▸ INFORMATION SUPPLIED:
....
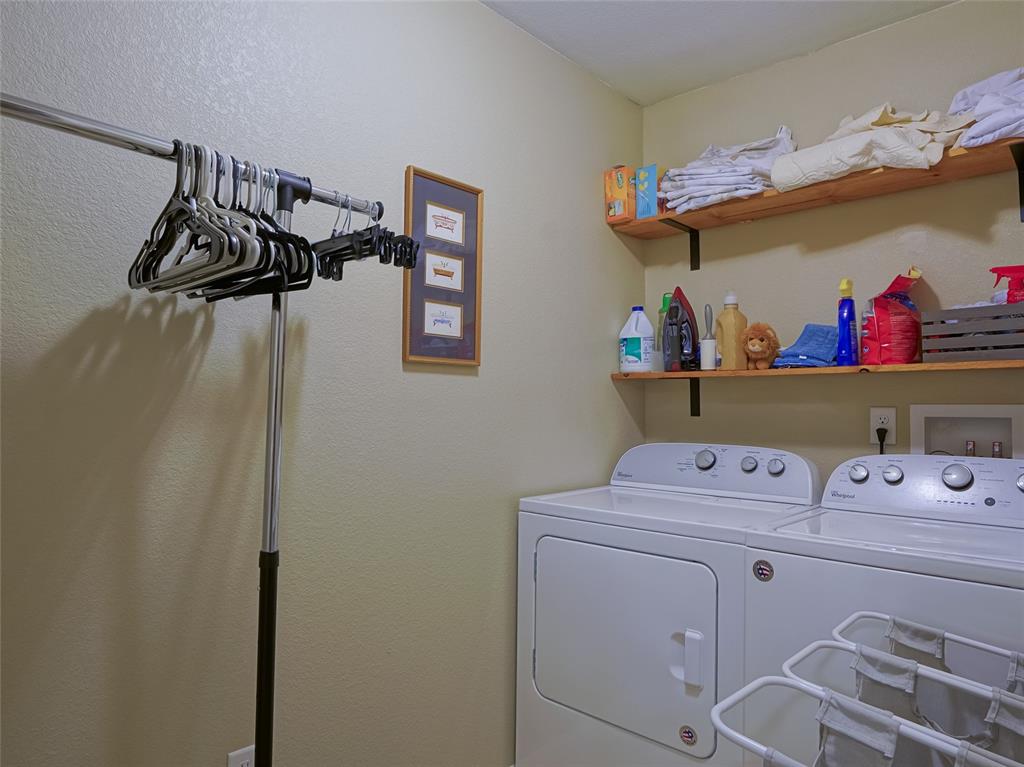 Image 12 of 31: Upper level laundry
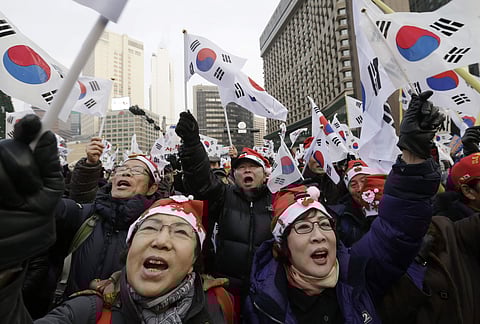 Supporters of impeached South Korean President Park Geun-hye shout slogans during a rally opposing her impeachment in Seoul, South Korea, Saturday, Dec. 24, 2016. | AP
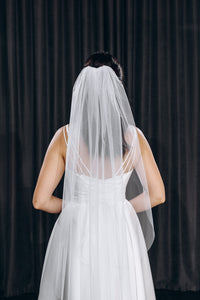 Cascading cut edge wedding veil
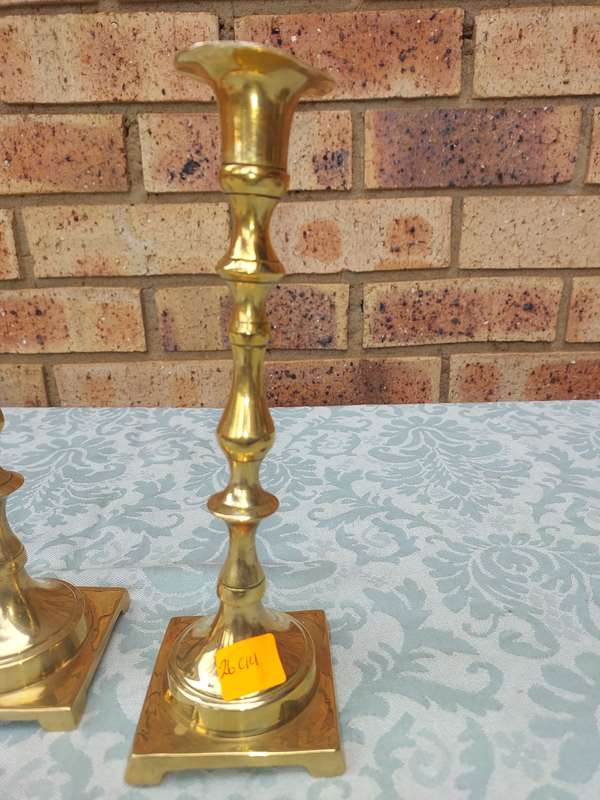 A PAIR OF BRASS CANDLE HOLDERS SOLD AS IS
....
Word-for-word restatement: every line from the one with "Cascading cut edge wedding veil" through the final line of the data, both ends included, pictures excluded.

 Cascading cut edge wedding veil
 A PAIR OF BRASS CANDLE HOLDERS SOLD AS IS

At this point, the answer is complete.